Quell’inchiesta accese un faro sui risultati reali delle società a controllo pubblico, ma le nomine le fece Renzi. Aver liquidato Alessandro Pansa a Finmeccanica fu un errore. La scelta di Claudio Descalzi, invece, sta dando risultati industriali rilevanti. Aver cambiato i vertici di Cassa depositi e prestiti in corso di mandato senza un progetto invece, preoccupa. Non tanto per i legami con il sistema Bisignani quanto per le scelte ondivaghe su private equity e Sace, telecomunicazioni e Ilva.
Il governo Renzi ha fermato la web tax, il governo Gentiloni ha lasciato fare al Parlamento.
Il Senato aveva approvato una web tax seria all’unanimità, con il consenso del governo. La Camera l’ha snaturata facendo pagare le nascenti imprese web italiane invece delle varie Google, e lo stesso governo ha subito l’impostazione del Pd di Montecitorio e del Nazareno. Alla fine non accadrà nulla.
Parliamo di banda larga. Lei aveva suggerito a Cdp ed Enel di cedere Open Fiber a Telecom contro azioni Telecom e poi di scindere la rete da Telecom con Cdp ed Enel che vendono le azioni Telecom appena ricevute per arrotondare la partecipazione nella società della rete. Ma l’Enel è contraria… E Vivendi, padrona di Telecom, fa melina.
La ritirata degli uomini Enel dal vertice di Open Fiber forse dice qualcosa. La Cdp tace. Il governo pure, a parte il ministro Calenda che fa quel che può con il golden power, e fa bene, ma alla fine ci vorrà un accordo senza vinti ma con tutti vincitori. Sto parlando delle aziende, non dei loro capitani: dei risparmi giganteschi possibili e del probabile aumento delle quotazioni. Ma per questo bisognerà attendere il nuovo governo.
Un governo con Berlusconi al centro cercherà di piegare tutto a vantaggio di Mediaset.
Berlusconi lo conosciamo, ma Mediaset ci sarà anche dopo di lui. Mediaset ha le torri. Le ha anche la Rai, e pure le società telefoniche le hanno. Sarebbe un reato costruire un campione nazionale attorno alla rete ex Telecom, regolato dall’Agcom al servizio degli operatori in concorrenza nelle telecomunicazioni come nella nuova tv?
Diversi giornalisti saranno candidati da M5s, Pd, e Forza Italia. La credibilità del giornalista dove finisce?
È la contestazione, strumentale e temporanea, che la Fiat fece alla direzione del Corriere della Sera quando accettai la proposta di Bersani. Non ne farei una regola. Montanelli rifiutò il laticlavio. Einaudi fece il ministro e il presidente della Repubblica. La credibilità dipende dalla schiena dritta e dal cervello, non dall’obbedienza a codici astratti.

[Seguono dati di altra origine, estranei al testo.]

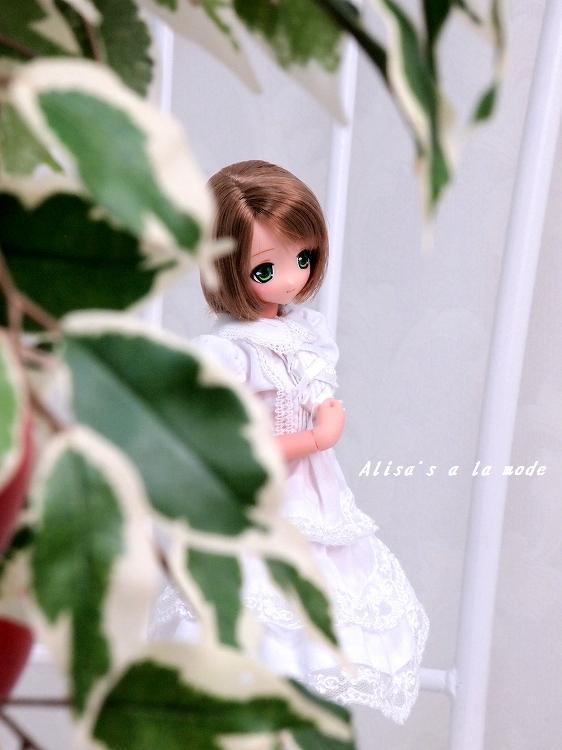 s-P3300314.jpg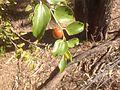 Chinee Apple (Zizyphus mauritiana) fruit and leaves.jpg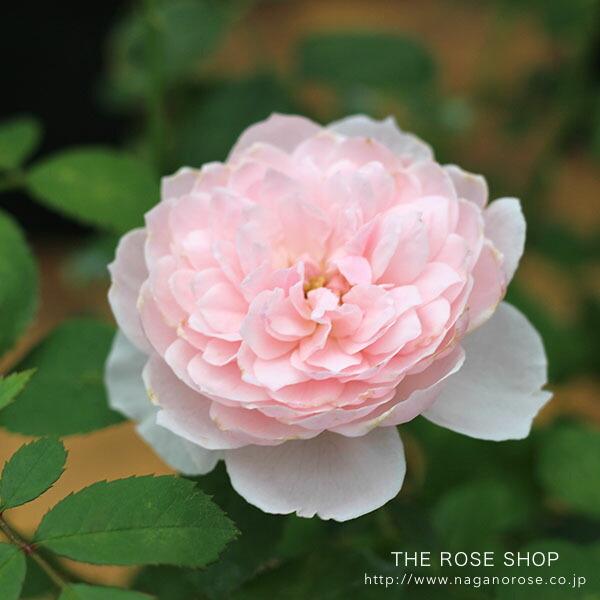 デビッドオースチンのバラ、ウィズレ—2008のバラの苗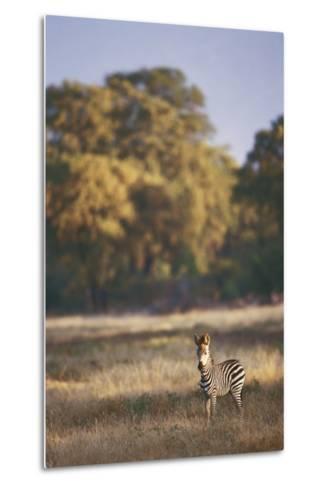 Zimbabwe, View of Burchells Zebra Linkwasha in Hwange National Park-Stuart Westmorland-Metal Print
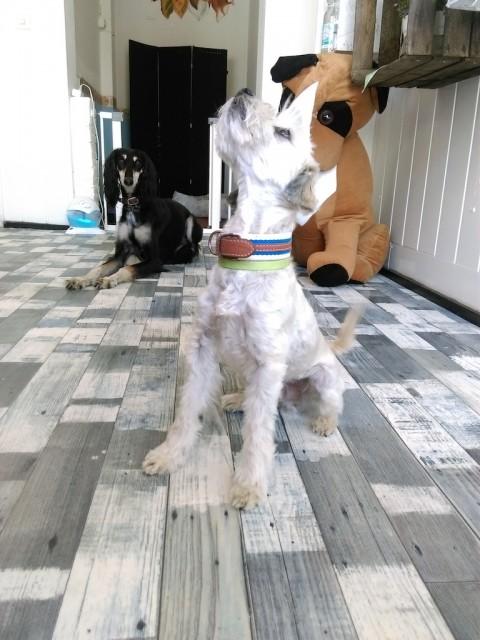 Den richtigen Hundefriseur finden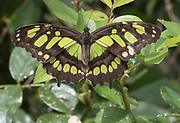 Colorful yellow and black Monarch butterfly on plant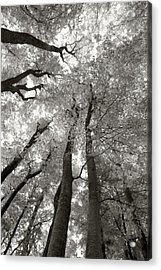 Through The Forest 2 Acrylic Print by Marjan Jankovic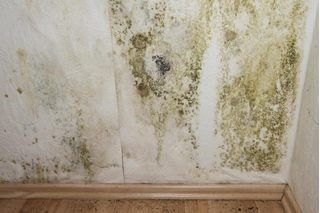 Pin On Diy Mold Removal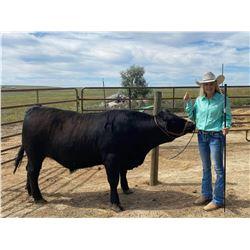 Arena Niebur - Beef - Weight: 1425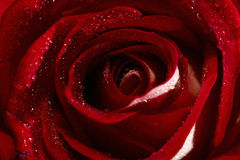 Brote color de rosa del primer Imagen de archivo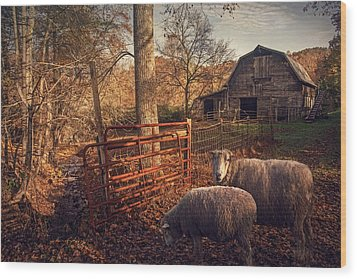 Appalachian Sheep Wood Print by William Schmid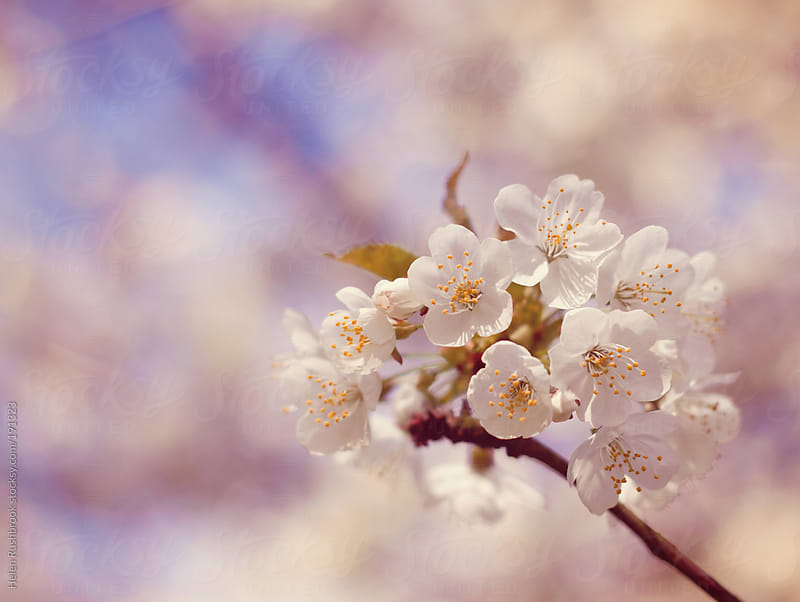 Cherry Blossom by Helen Rushbrook for Stocksy United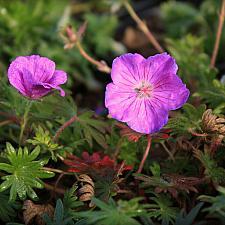 Geranium sanguineum 'Vision Violet' - Cranesbill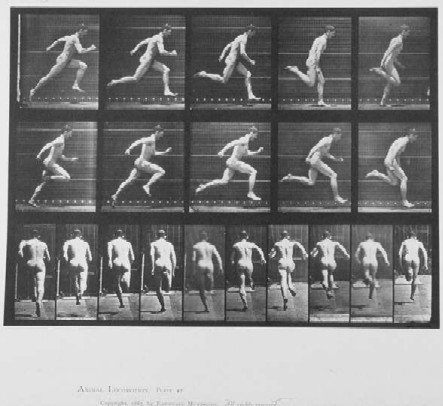 Nude Man Running - Edward Muybridge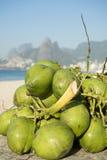 Spiaggia verde Rio de Janeiro Brazil di Ipanema delle noci di cocco Immagini Stock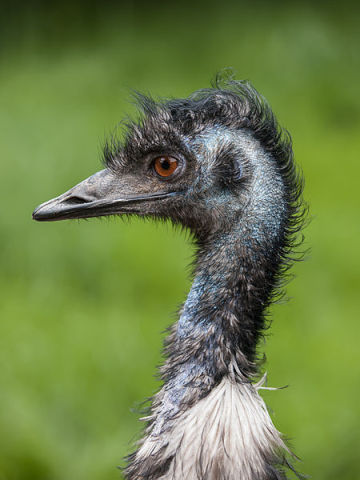 Emu (Photo by William Warby/Creative Commons via Wikimedia)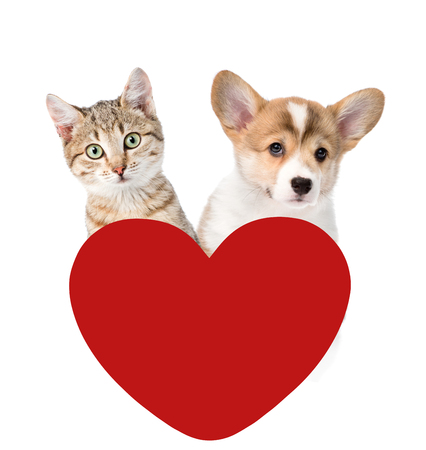 paramour: Cat and Dog above red heart. isolated on white background. Stock Photo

Si è chiusa la commissione di inchiesta sulle banche con i fuochi d’artificio, poi il tema è sparito dalla campagna elettorale. Da dove si deve ripartire nella prossima legislatura?
Più che da commissioni d’inchiesta su argomenti ignobili ma facili, come le malefatte dei vari Zonin o le presunte inefficienze dei vigilanti (sempre meglio dei colleghi degli altri grandi Paesi, dati i risultati), si facciano le scelte giuste sui temi difficili come le sfide del fintech e delle piattaforme digitali al sistema bancario in essere e le loro conseguenze per il Paese.
Tornerà a fare il giornalista ora?
Dopo il giornalismo, la politica è stata la mia seconda vita, un gran master professionale alla fine. La nostalgia per la prima non manca, ma si può anche immaginare una terza vita.